▶ [PROBLEM]: The word "this" marks the lines to keep; find each one in the data and copy it.

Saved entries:

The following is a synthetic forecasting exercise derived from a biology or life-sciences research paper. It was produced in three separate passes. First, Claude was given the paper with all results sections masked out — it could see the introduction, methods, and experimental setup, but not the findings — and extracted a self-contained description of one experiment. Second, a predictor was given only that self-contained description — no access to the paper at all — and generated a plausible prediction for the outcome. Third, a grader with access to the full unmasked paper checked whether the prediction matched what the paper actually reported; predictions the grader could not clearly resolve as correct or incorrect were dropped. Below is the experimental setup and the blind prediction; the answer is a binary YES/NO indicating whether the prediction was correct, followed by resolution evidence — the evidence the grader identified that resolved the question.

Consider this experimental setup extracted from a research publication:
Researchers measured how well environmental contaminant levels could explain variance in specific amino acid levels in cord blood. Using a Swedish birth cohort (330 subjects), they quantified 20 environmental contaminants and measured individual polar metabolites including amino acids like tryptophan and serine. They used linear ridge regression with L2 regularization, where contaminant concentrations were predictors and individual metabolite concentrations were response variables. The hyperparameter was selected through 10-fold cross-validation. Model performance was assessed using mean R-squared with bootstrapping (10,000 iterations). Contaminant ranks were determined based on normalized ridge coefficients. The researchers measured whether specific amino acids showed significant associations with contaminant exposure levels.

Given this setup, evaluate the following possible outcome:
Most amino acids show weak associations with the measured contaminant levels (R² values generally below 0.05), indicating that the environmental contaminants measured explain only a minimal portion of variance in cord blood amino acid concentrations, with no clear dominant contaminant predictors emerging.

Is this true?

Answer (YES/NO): NO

▶ [PROBLEM SOLUTION]:
Consider this experimental setup extracted from a research publication:
Given this setup, evaluate the following possible outcome:
Is this true?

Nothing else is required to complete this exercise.